结果:IL-6在人羊膜腔内炎症反应中起关键作用,这与alarminIL-1α的浓度升高有关。羊膜腔内注射IL-1α类似于SIAI,诱导早产(7%vs.50%,p=0.03,Fisher精确检验)和新生儿死亡率(18%与56%,p=0.02,曼-惠特尼U检验)。QUEST-MRI显示子宫内IL-1α暴露时没有胎儿脑氧化应激(p>0.05,混合线性模型)。用aIL-6R进行的产前治疗废除了IL-1α诱导的早产(50%vs.7%,p=0.03,Fisher精确检验)通过抑制与常见分娩途径相关的炎症过程。重要的是,aIL-6R降低新生儿死亡率(56%vs.22%,p=0.03,Mann-WhitneyU检验)从母亲穿过羊膜腔,抑制胎儿器官炎症和促进生长。产前IL-6R阻断对新生儿生命的有益影响,改善生存,增长,神经发育,和肠道免疫稳态。
结论:IL-6R阻断可以作为治疗SIAI的策略,预防早产和不良新生儿结局。
背景:NICHD/NIH/DHHS,合同HHSN275201300006C。WSU围产期倡议,围产期和儿童健康。
方法:分析了蛋白质组学和scRNA-seq人类数据,以评估IL-6和IL-1α在SIAI中的作用。通过超声引导羊膜腔内注射IL-1α,建立了SIAI诱导的C57BL/6小鼠早产模型。使用aIL-6R阻断IL-6R作为早产和不良新生儿结局的产前治疗进行了测试。QUEST-MRI评估子宫内脑氧化应激。靶向转录组分析评估了母体,胎儿,和新生儿炎症。对新生儿生物特征和神经发育进行了测试。使用宏基因组测序和免疫表型对新生儿肠道免疫微生物组进行评估。

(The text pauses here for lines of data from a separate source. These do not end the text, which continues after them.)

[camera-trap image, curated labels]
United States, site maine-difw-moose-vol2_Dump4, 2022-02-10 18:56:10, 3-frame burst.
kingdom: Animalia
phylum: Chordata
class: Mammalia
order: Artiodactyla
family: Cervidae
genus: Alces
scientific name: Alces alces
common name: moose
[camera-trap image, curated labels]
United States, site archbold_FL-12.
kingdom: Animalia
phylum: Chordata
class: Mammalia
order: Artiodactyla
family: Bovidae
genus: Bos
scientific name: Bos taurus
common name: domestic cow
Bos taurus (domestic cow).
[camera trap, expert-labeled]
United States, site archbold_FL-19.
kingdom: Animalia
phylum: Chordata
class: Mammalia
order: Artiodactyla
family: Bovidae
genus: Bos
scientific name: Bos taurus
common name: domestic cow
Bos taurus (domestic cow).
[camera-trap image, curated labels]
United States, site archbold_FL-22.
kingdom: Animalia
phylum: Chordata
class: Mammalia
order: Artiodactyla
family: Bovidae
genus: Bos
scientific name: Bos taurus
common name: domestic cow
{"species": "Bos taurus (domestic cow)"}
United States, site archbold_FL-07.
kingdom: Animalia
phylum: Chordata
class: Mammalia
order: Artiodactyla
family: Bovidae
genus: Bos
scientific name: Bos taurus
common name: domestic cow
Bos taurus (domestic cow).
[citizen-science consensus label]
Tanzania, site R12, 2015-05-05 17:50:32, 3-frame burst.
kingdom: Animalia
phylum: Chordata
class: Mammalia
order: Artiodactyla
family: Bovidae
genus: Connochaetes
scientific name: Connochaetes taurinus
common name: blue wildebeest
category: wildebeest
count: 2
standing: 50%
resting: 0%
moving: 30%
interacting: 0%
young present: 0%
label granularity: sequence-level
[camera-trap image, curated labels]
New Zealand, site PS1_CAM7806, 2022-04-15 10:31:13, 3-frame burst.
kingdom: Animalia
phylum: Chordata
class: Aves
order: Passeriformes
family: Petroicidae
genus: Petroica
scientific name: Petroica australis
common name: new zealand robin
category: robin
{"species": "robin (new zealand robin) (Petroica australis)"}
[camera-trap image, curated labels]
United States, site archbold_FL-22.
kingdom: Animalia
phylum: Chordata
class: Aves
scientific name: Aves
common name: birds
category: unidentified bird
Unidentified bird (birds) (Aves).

结果:IL-6在人羊膜腔内炎症反应中起关键作用,这与alarminIL-1α的浓度升高有关。羊膜腔内注射IL-1α类似于SIAI,诱导早产(7%vs.50%,p=0.03,Fisher精确检验)和新生儿死亡率(18%与56%,p=0.02,曼-惠特尼U检验)。QUEST-MRI显示子宫内IL-1α暴露时没有胎儿脑氧化应激(p>0.05,混合线性模型)。用aIL-6R进行的产前治疗废除了IL-1α诱导的早产(50%vs.7%,p=0.03,Fisher精确检验)通过抑制与常见分娩途径相关的炎症过程。重要的是,aIL-6R降低新生儿死亡率(56%vs.22%,p=0.03,Mann-WhitneyU检验)从母亲穿过羊膜腔,抑制胎儿器官炎症和促进生长。产前IL-6R阻断对新生儿生命的有益影响,改善生存,增长,神经发育,和肠道免疫稳态。
结论:IL-6R阻断可以作为治疗SIAI的策略,预防早产和不良新生儿结局。
背景:NICHD/NIH/DHHS,合同HHSN275201300006C。WSU围产期倡议,围产期和儿童健康。